What you will do:
Put the lines into a Markdown table with the columns "Row" and "Line", starting at the very first line and stopping after the line that contains "89V74L115 63L99 68L90". Skip blank lines, and leave the pictures out of the table.

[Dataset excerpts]

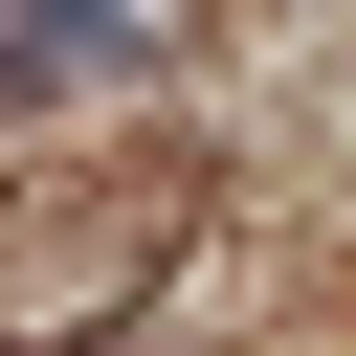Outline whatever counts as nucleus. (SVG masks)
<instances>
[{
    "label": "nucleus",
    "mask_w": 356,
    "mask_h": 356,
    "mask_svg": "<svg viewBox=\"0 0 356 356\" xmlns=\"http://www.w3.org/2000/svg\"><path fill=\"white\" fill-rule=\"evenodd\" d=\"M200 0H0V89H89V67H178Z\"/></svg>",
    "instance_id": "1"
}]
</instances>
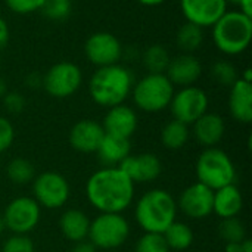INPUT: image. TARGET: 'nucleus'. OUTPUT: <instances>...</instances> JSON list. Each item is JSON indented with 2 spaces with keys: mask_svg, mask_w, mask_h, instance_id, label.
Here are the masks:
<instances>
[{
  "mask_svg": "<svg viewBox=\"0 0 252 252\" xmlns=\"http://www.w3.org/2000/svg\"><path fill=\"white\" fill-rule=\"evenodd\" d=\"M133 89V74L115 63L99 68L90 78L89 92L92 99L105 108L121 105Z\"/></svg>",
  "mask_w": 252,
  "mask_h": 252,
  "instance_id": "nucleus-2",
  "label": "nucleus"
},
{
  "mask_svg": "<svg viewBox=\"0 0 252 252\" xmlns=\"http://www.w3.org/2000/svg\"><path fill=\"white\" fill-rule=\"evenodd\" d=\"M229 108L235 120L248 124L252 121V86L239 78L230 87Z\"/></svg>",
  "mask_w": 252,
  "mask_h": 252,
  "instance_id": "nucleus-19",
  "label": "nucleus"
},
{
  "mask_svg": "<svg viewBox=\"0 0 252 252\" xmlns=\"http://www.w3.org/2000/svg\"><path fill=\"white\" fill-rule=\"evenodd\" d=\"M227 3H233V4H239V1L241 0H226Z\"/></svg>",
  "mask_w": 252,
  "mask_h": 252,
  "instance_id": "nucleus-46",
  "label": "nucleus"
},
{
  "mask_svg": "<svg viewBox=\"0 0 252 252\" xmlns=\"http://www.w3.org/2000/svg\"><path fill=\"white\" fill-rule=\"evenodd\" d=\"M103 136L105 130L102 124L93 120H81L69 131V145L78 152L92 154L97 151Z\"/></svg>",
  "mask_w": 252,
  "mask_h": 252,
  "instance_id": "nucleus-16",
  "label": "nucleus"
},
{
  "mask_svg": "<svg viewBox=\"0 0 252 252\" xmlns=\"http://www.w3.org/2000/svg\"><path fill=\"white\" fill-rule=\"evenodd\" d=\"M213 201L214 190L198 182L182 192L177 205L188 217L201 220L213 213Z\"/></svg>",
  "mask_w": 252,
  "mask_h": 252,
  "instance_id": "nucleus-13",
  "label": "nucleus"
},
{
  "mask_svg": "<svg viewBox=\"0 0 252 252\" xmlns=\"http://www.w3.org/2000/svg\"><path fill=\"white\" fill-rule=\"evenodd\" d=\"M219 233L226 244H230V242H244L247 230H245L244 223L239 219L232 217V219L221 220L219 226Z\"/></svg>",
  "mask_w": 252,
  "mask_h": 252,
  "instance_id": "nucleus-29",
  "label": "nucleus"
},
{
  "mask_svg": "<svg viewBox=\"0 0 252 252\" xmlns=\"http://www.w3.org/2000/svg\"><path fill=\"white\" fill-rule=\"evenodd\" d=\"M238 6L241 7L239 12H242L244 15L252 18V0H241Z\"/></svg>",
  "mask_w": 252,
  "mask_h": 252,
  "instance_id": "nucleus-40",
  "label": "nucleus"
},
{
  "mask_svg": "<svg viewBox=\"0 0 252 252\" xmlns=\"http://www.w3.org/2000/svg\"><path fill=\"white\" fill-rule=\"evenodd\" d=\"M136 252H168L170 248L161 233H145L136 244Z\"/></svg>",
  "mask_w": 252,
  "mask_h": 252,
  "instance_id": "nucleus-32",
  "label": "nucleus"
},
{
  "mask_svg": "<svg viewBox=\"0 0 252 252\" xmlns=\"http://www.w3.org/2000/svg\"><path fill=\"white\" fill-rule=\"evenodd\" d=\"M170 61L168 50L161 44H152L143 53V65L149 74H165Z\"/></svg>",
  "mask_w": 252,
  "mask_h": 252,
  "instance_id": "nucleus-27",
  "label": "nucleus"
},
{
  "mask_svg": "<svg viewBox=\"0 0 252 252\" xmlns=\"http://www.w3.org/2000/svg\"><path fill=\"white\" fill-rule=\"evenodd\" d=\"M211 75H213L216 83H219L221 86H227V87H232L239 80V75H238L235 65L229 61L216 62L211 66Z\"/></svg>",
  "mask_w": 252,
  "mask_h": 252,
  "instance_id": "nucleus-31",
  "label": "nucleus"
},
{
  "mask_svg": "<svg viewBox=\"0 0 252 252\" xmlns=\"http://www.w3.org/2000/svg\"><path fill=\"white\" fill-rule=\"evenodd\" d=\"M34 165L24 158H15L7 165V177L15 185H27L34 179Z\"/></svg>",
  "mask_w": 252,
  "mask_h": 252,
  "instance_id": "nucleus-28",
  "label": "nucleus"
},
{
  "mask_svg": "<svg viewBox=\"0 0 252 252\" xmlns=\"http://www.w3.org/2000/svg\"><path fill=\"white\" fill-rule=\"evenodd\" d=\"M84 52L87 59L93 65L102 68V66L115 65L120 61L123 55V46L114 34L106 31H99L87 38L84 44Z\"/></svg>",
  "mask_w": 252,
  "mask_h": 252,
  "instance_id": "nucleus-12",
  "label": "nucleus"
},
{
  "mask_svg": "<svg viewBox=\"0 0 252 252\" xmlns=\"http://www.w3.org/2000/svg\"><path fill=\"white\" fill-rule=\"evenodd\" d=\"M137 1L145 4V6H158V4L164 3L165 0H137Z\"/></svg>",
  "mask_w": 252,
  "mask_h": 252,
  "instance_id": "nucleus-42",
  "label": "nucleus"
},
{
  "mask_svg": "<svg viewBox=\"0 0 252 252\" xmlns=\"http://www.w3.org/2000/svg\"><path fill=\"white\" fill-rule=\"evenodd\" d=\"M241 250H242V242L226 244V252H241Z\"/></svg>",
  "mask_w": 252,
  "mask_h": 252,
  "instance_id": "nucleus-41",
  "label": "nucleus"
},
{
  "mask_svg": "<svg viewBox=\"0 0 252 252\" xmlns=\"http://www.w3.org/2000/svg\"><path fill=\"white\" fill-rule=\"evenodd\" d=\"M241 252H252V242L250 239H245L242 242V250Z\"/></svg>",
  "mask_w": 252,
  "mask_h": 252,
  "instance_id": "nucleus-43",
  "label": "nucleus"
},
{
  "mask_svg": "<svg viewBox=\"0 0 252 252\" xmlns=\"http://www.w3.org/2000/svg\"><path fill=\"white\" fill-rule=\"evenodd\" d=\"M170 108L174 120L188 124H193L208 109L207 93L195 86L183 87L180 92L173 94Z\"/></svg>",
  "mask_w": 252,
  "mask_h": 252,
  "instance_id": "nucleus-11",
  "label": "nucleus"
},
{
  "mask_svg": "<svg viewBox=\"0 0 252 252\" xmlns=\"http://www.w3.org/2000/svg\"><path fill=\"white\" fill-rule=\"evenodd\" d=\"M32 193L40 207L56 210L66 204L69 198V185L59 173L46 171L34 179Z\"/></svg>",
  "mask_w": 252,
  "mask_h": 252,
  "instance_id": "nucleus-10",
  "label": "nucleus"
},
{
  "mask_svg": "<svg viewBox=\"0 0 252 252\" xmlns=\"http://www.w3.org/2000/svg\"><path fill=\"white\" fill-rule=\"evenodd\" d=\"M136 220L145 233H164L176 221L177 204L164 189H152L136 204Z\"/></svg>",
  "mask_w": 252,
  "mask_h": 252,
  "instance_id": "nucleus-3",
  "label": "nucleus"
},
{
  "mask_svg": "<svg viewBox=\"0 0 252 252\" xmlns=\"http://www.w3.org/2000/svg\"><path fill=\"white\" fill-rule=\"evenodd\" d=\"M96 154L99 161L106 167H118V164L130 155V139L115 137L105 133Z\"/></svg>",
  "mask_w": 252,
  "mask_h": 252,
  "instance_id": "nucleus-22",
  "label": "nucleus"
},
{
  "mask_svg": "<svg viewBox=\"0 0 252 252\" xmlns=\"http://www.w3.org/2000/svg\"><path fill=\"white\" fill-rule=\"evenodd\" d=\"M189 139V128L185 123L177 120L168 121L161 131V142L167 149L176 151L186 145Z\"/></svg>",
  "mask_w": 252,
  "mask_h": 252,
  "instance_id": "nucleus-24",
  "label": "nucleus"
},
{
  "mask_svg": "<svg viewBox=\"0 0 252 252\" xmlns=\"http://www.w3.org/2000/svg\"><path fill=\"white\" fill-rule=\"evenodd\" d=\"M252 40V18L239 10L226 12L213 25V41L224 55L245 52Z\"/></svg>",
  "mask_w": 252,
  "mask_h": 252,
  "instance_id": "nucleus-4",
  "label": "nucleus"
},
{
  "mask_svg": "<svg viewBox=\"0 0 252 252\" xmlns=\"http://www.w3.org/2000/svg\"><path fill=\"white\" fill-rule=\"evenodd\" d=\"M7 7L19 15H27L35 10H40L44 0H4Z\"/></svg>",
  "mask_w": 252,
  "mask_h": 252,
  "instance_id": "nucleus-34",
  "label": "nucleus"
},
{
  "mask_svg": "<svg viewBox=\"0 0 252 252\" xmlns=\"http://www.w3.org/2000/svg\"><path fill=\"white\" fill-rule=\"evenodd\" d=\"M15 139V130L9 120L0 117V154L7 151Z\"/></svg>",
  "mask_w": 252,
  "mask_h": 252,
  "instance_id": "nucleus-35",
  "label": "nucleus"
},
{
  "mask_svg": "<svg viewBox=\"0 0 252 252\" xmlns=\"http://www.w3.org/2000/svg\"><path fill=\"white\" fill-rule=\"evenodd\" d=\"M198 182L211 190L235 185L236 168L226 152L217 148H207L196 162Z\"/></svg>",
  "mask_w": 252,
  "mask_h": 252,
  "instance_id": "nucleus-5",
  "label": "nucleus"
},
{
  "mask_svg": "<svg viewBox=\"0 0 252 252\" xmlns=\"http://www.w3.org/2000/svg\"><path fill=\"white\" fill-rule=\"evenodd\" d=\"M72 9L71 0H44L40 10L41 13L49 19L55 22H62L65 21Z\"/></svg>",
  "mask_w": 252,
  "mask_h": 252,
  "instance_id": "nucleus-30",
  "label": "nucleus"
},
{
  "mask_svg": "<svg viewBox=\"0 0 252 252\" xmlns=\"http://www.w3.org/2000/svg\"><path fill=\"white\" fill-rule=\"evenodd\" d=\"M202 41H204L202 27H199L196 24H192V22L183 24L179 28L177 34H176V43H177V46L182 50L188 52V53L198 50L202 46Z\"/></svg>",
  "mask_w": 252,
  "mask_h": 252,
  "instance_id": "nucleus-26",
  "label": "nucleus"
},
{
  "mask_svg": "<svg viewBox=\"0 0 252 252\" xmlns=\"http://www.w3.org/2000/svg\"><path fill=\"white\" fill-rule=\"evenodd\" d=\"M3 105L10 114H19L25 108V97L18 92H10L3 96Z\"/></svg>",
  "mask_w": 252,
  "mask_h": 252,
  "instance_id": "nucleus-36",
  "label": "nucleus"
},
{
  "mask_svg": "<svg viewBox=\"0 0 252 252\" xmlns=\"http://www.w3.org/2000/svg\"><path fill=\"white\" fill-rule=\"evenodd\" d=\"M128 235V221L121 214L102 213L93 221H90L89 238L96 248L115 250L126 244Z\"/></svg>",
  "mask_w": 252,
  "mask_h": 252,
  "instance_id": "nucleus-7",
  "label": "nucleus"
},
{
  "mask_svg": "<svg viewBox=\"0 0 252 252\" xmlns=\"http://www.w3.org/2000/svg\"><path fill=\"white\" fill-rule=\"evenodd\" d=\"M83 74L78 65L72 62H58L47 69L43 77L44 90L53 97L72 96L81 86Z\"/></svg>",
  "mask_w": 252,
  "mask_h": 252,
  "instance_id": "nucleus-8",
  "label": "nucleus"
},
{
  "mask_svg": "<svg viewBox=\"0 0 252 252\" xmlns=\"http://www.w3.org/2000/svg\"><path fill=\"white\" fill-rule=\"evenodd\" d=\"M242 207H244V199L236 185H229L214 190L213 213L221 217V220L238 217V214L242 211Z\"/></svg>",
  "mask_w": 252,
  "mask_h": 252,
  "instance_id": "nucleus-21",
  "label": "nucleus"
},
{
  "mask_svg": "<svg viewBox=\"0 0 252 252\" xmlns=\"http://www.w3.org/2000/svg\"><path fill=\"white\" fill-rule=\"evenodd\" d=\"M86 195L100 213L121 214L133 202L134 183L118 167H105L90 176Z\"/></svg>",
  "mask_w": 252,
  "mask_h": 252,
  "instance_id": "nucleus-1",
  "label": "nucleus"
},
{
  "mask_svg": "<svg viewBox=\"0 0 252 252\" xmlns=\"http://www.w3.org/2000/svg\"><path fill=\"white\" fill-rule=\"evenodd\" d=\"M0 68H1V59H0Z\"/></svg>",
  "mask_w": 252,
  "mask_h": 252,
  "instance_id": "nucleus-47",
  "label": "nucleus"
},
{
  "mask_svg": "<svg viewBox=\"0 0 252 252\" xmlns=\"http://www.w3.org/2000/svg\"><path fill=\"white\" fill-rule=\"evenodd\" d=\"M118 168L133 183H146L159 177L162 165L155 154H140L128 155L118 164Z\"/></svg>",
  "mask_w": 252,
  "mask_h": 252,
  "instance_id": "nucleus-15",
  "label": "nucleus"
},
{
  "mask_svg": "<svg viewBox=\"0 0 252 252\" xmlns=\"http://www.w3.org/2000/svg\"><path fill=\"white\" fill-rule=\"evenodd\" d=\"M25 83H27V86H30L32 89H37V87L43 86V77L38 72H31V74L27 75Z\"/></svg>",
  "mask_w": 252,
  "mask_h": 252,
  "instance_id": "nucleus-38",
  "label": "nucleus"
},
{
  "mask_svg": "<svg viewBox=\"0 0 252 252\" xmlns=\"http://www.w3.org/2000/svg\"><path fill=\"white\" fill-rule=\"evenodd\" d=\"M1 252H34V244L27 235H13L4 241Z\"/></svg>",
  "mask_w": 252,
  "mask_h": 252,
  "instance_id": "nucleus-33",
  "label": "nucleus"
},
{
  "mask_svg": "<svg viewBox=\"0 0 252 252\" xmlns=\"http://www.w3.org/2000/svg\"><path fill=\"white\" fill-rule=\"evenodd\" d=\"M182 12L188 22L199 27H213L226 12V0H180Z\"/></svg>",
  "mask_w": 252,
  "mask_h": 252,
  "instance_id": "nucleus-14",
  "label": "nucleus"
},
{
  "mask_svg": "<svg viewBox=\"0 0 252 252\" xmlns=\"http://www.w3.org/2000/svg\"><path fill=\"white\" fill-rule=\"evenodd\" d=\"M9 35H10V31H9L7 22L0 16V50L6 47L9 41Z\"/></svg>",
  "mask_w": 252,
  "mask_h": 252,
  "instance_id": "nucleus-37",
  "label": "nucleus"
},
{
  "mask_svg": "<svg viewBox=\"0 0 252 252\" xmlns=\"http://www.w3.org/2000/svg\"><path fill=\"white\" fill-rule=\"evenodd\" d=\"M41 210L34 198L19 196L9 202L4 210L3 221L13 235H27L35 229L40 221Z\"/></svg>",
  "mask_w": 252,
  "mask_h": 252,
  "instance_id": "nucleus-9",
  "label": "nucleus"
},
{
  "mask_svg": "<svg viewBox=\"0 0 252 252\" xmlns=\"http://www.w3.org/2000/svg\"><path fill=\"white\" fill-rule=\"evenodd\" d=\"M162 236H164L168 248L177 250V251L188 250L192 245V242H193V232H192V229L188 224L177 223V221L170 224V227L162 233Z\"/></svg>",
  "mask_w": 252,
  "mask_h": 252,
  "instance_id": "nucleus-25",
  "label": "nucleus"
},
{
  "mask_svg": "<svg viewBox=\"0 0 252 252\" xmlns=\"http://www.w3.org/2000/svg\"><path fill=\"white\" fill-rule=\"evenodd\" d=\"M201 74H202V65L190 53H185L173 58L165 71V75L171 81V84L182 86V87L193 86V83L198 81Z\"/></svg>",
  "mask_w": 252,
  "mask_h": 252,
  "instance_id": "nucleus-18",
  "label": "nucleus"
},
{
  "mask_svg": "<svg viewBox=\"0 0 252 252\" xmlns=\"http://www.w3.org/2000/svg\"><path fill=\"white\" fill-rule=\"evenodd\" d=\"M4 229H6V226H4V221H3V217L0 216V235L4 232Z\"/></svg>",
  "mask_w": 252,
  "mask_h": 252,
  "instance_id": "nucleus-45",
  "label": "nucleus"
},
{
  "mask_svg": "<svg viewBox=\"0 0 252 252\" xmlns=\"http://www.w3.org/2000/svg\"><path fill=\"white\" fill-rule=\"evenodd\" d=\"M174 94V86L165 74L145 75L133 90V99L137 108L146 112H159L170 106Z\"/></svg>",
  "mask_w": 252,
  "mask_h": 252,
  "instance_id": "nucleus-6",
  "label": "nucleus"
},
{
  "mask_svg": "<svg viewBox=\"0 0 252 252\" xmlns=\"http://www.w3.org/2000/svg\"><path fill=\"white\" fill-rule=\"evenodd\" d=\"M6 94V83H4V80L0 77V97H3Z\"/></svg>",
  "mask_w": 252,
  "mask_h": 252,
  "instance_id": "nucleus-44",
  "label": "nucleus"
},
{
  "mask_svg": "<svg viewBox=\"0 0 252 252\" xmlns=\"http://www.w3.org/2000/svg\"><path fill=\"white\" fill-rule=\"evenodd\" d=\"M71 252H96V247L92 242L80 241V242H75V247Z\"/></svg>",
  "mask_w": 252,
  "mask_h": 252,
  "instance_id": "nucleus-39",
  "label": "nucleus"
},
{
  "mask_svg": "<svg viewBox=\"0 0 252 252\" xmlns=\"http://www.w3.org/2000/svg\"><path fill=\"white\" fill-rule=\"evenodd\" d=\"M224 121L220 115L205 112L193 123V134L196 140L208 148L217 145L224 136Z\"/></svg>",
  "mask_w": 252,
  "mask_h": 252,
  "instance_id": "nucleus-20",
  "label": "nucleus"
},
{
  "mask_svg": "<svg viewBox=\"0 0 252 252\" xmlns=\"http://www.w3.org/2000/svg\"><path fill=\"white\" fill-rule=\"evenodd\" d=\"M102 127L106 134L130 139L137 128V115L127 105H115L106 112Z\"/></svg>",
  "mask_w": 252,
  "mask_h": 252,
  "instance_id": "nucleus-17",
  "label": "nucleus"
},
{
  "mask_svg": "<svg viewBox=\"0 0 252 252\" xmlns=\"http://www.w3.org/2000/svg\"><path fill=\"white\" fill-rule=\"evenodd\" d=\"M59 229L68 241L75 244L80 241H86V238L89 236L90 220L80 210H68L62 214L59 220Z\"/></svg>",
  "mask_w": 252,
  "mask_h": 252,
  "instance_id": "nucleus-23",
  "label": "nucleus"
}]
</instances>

Reply to the exercise:
| Row | Line |
|---|---|
| 1 | Outline whatever counts as nucleus. (SVG masks) |
| 2 | <instances> |
| 3 | [{ |
| 4 |     "label": "nucleus", |
| 5 |     "mask_w": 356, |
| 6 |     "mask_h": 356, |
| 7 |     "mask_svg": "<svg viewBox=\"0 0 356 356\" xmlns=\"http://www.w3.org/2000/svg\"><path fill=\"white\" fill-rule=\"evenodd\" d=\"M200 0H0V89H89V67H178Z\"/></svg>", |
| 8 |     "instance_id": "1" |
| 9 | }] |
| 10 | </instances> |
| 11 | INPUT: image. TARGET: 'nucleus'. OUTPUT: <instances>...</instances> JSON list. Each item is JSON indented with 2 spaces with keys: mask_svg, mask_w, mask_h, instance_id, label. |
| 12 | Here are the masks: |
| 13 | <instances> |
| 14 | [{ |
| 15 |   "mask_svg": "<svg viewBox=\"0 0 252 252\" xmlns=\"http://www.w3.org/2000/svg\"><path fill=\"white\" fill-rule=\"evenodd\" d=\"M133 89V74L115 63L99 68L90 78L89 92L92 99L105 108L121 105Z\"/></svg>", |